Customs and Border Protection, part of the Department of Homeland Security, said that it conducted electronic media searches on 4,957 people from Oct. 1, 2012, through Aug. 31, 2013, or about 15 a day, which is similar to the average during the previous two years. About 930,000 people are screened daily by border agents.

But for those pulled aside for a secondary inspection (about 35,000 travelers a day), the experience can be distressing, resulting in a missed connecting flight, a prolonged interrogation, and in Mr. House’s case, the loss of a laptop necessary for his livelihood.

“I was worried about losing my job, and not being able to pay my rent, and what I was going to tell my parents,” said Mr. House, 26, who was working as a computer programmer at the time. He was also concerned about the government getting access to names stored on his laptop of individuals who had donated money to Private Manning’s legal defense. Private Manning was sentenced by a military judge last month to 35 years in prison for providing more than 700,000 government files to WikiLeaks.

Mr.
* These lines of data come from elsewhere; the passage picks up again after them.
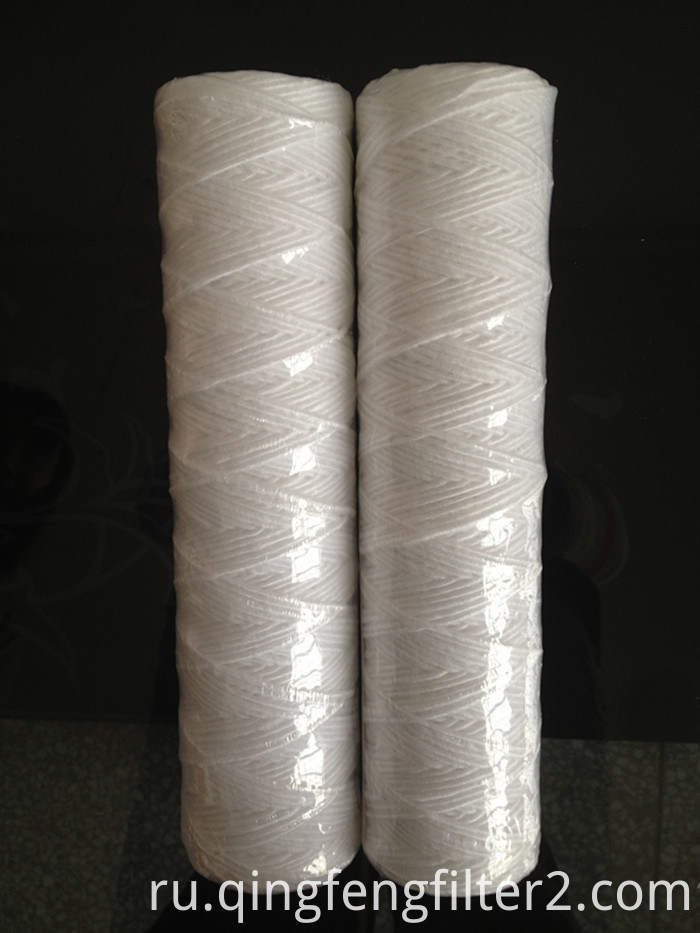 ПП струнная рана PP String Wound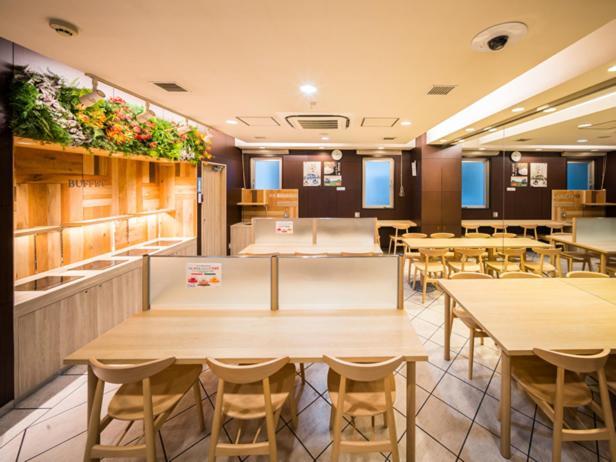 Super Hotel Tanimachi 4 Chome Exit 6 Осака Экстерьер фото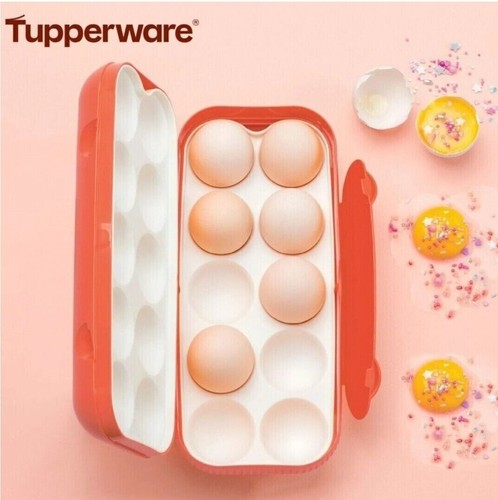 Tupperware kolumbus eierbox - tupperware,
House’s lawsuit was among a handful of cases challenging the government’s authority to search devices at the border. Pascal Abidor, a graduate student in Islamic studies, sued the government after he was detained and his laptop was seized during an Amtrak trip from Montreal to New York in 2010. A decision in that case is expected soon, according to the case manager for Judge Edward R. Korman, who is writing the opinion for the United States District Court for the Eastern District of New York. Mr. Abidor is also being represented by Ms. Crump of the A.C.L.U.

For now, the law remains murky about any limits on intrusive border inspections, including how long travelers can be detained, whether they are required to provide passwords for their devices — Mr. House refused — and whether they must answer any question an agent asks. Responses may be recorded in a traveler’s TECS file and shared with other government agencies.